C’est sa formation académique en littérature et en géographie ainsi que ses expériences en milieux autochtone et nordique qui permettent à Caroline Desbiens de développer une lecture novatrice de la culture de l’hydroélectricité au Québec. Fruit de sa thèse de doctorat, Puissance Nord est un ouvrage de synthèse historique qui propulse le lecteur au coeur des débats actuels façonnant les développements que connaît le Québec du Nord. Le livre s’articule autour de trois parties et de sept chapitres équilibrés, précédés d’une préface de Graeme Wynn. Il est agrémenté de récits personnels de l’auteure qui offrent un suivi autobiographique complémentaire et intime donnant vie à cette recherche d’envergure.

La première partie s’attache à décrire le contexte historique, politique, économique et culturel de la baie James ou Eeyou Istchee. D’un côté, l’auteure illustre le caractère grandiose du projet et sa portée pour le Québec allochtone. De l’autre, elle relate qu’il a permis aux Eeyouch et aux Inuits (et ultérieurement aux Naskapis) de sensibiliser le grand public à leur présence sur ces territoires ancestraux menacés par l’exploitation des ressources naturelles. Il s’ensuivit une complète reconfiguration de la structure administrative et politique du Nord du Québec, avec notamment la signature de la Convention de la Baie James et du Nord québécois (CBJNQ).

Dans la deuxième partie, Desbiens trace les contours de la culture et de l’identité québécoises en se penchant sur l’histoire coloniale du Québec et l’émergence d’une nation. Elle dresse un parallèle entre les significations symboliques représentées dans les romans de la terre et le développement des ressources nordiques. Ce détour historique par le truchement de cinq oeuvres de la littérature québécoise démontre combien la nature et le territoire représentent le fondement de l’identité québécoise.

La troisième partie s’intéresse à l’expérience des acteurs du terrain (les pionniers et les travailleurs) qui ont participé à la concrétisation du projet de la rivière La Grande et qui ont produit des savoirs au sujet de la baie James, influençant par conséquent les représentations véhiculées aux « spectateurs » de l’extérieur. C’est dans cette partie que le lecteur est plongé au coeur de la vie quotidienne des travailleurs de chantier ainsi que de l’expérience des spectateurs des années 70 et 80, mais aussi d’aujourd’hui (c.-à-d. les touristes). Comme ailleurs dans l’ouvrage, l’auteure relate combien cette « réécriture » d’Eeyou Istchee, tout comme la montée de l’« homo hydroquebecensis », a fait fi des territorialités du peuple cri.

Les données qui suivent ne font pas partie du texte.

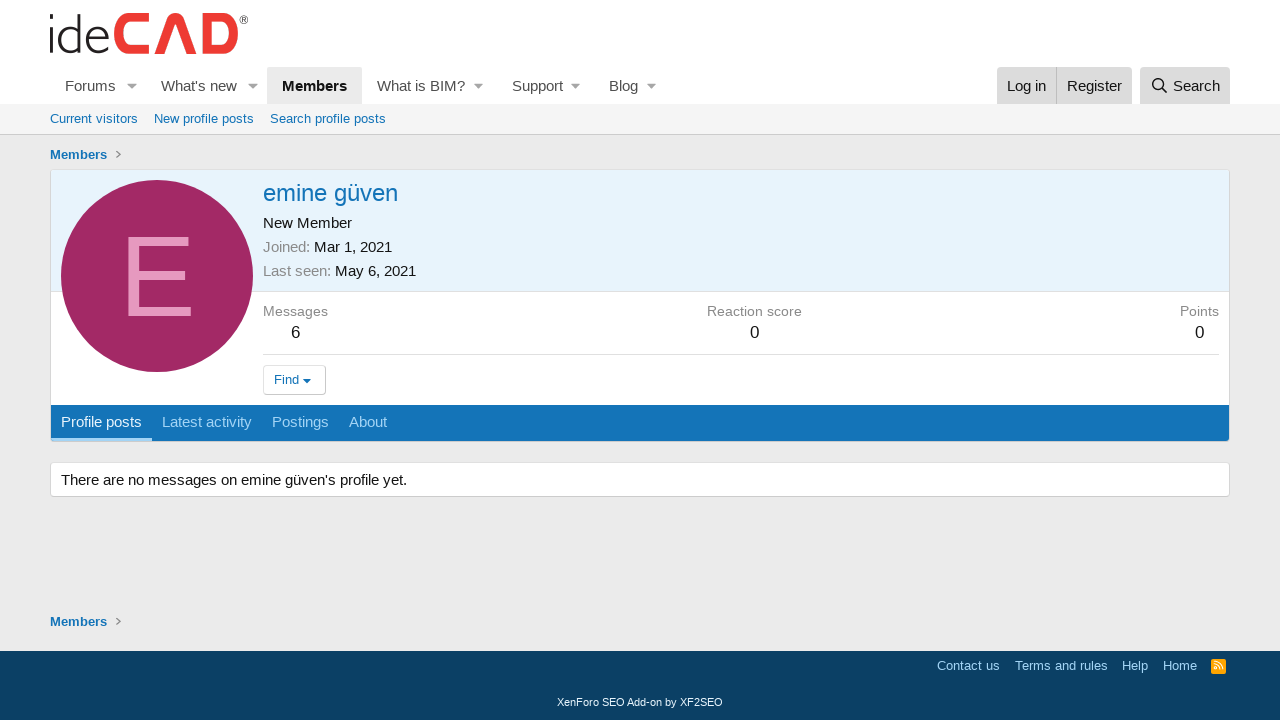

--- FILE ---
content_type: text/javascript
request_url: https://forums.idecad.com/forum/js/trans.js
body_size: 694
content:
/*
jQuery(".switcher .selected").click(function () {
    if (!jQuery(".switcher .option").is(":visible")) {
        jQuery(".switcher .option").stop(true, true).delay(100).slideDown(500);
        jQuery(".switcher .selected a").toggleClass("open");
    }
});
jQuery(".switcher .option").bind("mousewheel", function (e) {
    var options = jQuery(".switcher .option");
    if (options.is(":visible")) options.scrollTop(options.scrollTop() - e.originalEvent.wheelDelta);
    return false;
});
jQuery("body")
    .not(".switcher")
    .mousedown(function (e) {
        if (jQuery(".switcher .option").is(":visible") && e.target != jQuery(".switcher .option").get(0)) {
            jQuery(".switcher .option").stop(true, true).delay(100).slideUp(500);
            jQuery(".switcher .selected a").toggleClass("open");
        }
    });
*/

function googleTranslateElementInit2() {
    new google.translate.TranslateElement({ pageLanguage: "en", autoDisplay: false }, "google_translate_element2");
}

function GTranslateGetCurrentLang() {
    var keyValue = document.cookie.match("(^|;) ?googtrans=([^;]*)(;|$)");
    return keyValue ? keyValue[2].split("/")[2] : null;

}
function GTranslateFireEvent(element, event) {
    try {
        if (document.createEventObject) {
            var evt = document.createEventObject();
            element.fireEvent("on" + event, evt);

        } else {
            var evt = document.createEvent("HTMLEvents");
            evt.initEvent(event, true, true);
            element.dispatchEvent(evt);

        }
    } catch (e) {}
}
function doGTranslate(lang_pair) {
    if (lang_pair.value) lang_pair = lang_pair.value;
    if (lang_pair == "") return;
    var lang = lang_pair.split("|")[1];
    if (GTranslateGetCurrentLang() == null && lang == lang_pair.split("|")[0]) return;
    var teCombo;
    var sel = document.getElementsByTagName("select");
    for (var i = 0; i < sel.length; i++) if (sel[i].className == "goog-te-combo") teCombo = sel[i];
    if (document.getElementById("google_translate_element2") == null || document.getElementById("google_translate_element2").innerHTML.length == 0 || teCombo.length == 0 || teCombo.innerHTML.length == 0) {
        setTimeout(function () {
            doGTranslate(lang_pair);
        }, 0);
    } else {
        teCombo.value = lang;
        GTranslateFireEvent(teCombo, "change");
        GTranslateFireEvent(teCombo, "change");
    }
    document.getElementById("header_lang_img").src = "/forum/images/diller/"+lang+".png";

}
if (GTranslateGetCurrentLang() != null)
    jQuery(document).ready(function () {
        jQuery("div.switcher div.selected a").html(
            jQuery("div.switcher div.option")
                .find('img[alt="' + GTranslateGetCurrentLang() + '"]')
                .parent()
                .html()
        );
        document.getElementById("header_lang_img").src = "/forum/images/diller/"+GTranslateGetCurrentLang()+".png";

    });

En conclusion, elle propose des pistes de réflexion à l’égard des développements contemporains du Québec du Nord tout en exposant les limites des approches antérieures et actuelles. Les solutions qu’elle propose mettent l’accent sur le rôle central de la culture dans les développements économiques et dans le processus de « nordification » du Sud (p. 285).

En somme, il s’agit d’un ouvrage de qualité qui fait preuve d’une grande rigueur scientifique tout en restant accessible au grand public. Il s’adresse à la communauté scientifique, aux penseurs et décideurs des développements nordiques, et à la société civile. Tant dans sa version française qu’anglaise, il captive le lecteur grâce à l’art du récit de l’auteur. La traduction de l’anglais vers le français réalisée par Geneviève Deschamps est impeccable. Enfin, Puissance Nord permet de mieux saisir les contours géographiques et culturels de cette identité nordique qui habite tant les Québécois, tout en restant sensible aux territorialités autochtones encore trop méconnues et incomprises.